The absurdity of this dilemma is particularly appropriate for the launch of an unfunded non-commercial art space. Butcher’s identifies with Etchells’ piece in terms of its relevance to our immediate financial and organisational capabilities, but also as an oblique comment on the role of art spaces in the community. Will Butcher’s reaffirm a sense of community, or is it just another stage of gentrification?”


Barbara Campbell pointed me to Ivan Grubanov’s website. She had just come across his paintings of empty stages. Apart from the connection to the Empty Stages photo-series Hugo and I are working on, I like the combination of the paintings with the rest of the work you can see there on Grubanov’s site, esp the images of a performance in which he speaks from a crane in front of the parliament building in Belgrade. I guess what’s effective to me is the contrast in the work between a political reality – charged, real – and the (perhaps equally dangerous) idea of something transcendent, other, outside.

Movie Collider

6 July 2008

# In situations like the Vietnam war, and violent inner city neighborhoods, the person with the most plans, prospects, and hopes will die.
# A dying person’s last words will always be coherent and significant.
# A good person will always die in the presence of friends.
# If a good person dies with his eyes open, a friend will close them, and they will remain closed. If a villain dies with his eyes open, no one will close them, and the camera will linger on his face.

The above from a long long list of movie cliches that Graham Parker pointed me to. Quite a nice text.

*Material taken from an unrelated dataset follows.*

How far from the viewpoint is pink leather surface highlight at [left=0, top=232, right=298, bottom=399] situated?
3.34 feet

Reeling, we cross to a similar chamber called the Compact Muon Solenoid. It is here that the famous “God Particle” may emerge. And it is here that they really mug me with concepts. They try to soften the blow by claiming that physicists find it difficult to visualise extra dimensions too. That’s easy to say when you’re packing 26 of them. They’ve got the maths. They can pull down extra dimensions whenever they want their equations to balance. You just have to accept them. That makes you vulnerable. Your rationality dissolves.

Also liked this account from Chris Morris about visiting the Large Hadron Collider at Cern in Switzerland.